* Task details *
Beginning with the line that includes "THIS WORLD THEN", return every remaining line of the material exactly as it reads, but not the pictures.

* Data to examine *
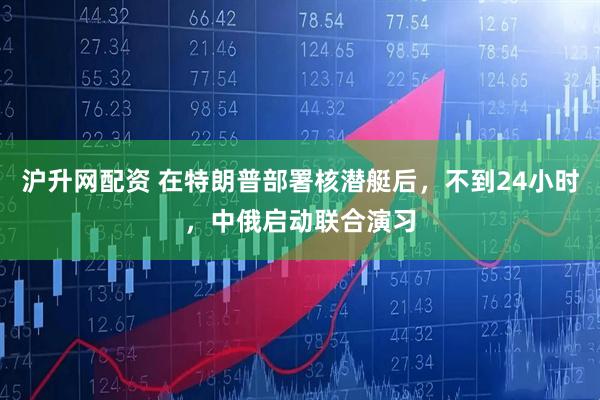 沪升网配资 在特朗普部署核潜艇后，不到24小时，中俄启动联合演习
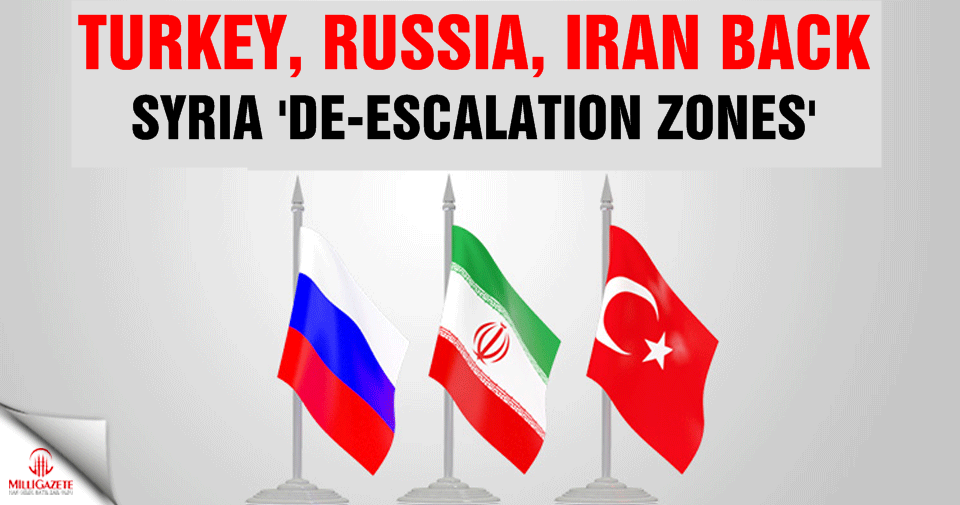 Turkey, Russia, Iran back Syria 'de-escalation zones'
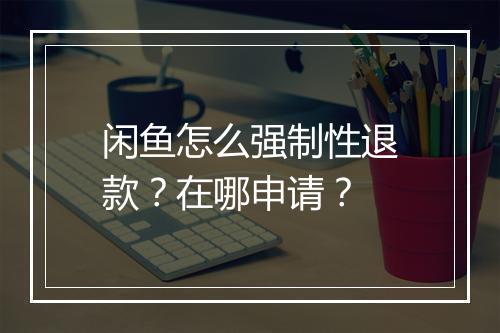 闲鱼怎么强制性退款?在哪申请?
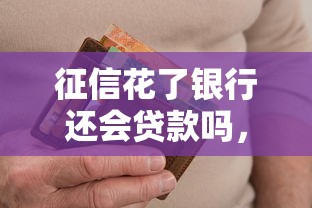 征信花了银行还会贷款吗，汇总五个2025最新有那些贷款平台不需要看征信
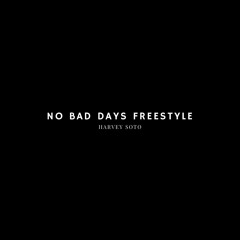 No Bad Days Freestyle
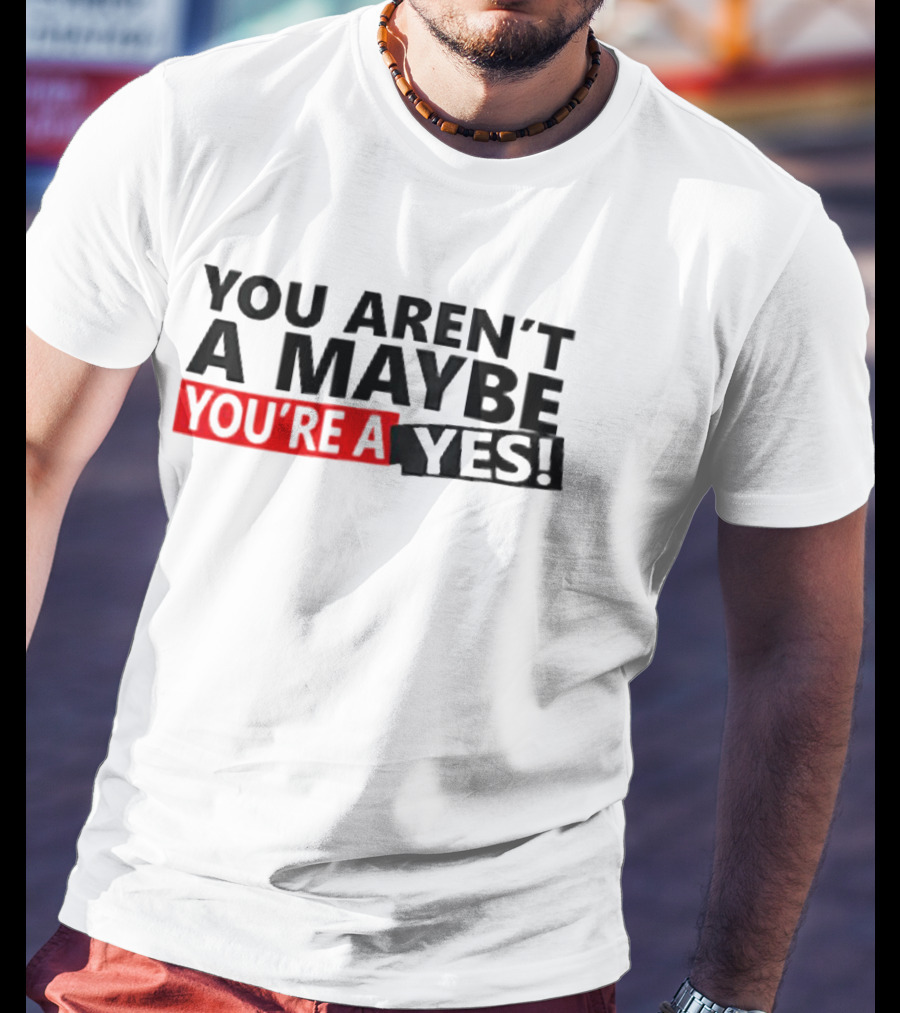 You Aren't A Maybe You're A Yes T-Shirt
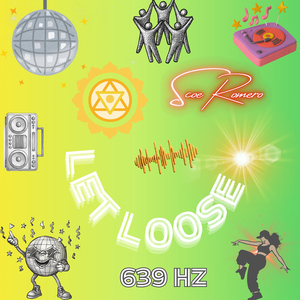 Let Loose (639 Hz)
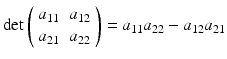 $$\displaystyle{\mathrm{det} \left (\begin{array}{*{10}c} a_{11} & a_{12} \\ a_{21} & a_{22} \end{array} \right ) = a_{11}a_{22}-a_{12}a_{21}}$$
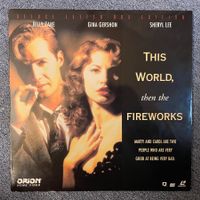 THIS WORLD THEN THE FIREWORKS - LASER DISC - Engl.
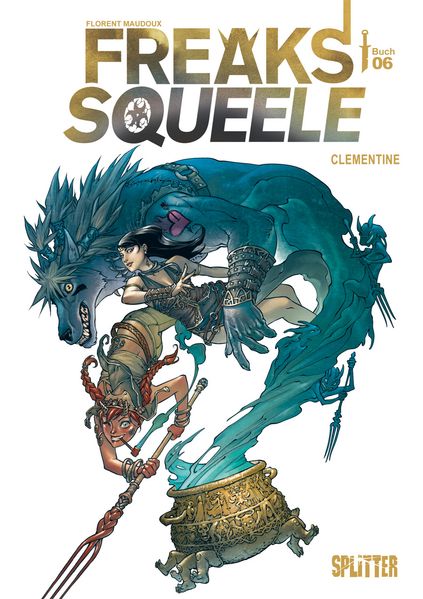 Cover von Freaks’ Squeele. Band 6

* The answer *
 THIS WORLD THEN THE FIREWORKS - LASER DISC - Engl.
 Cover von Freaks’ Squeele. Band 6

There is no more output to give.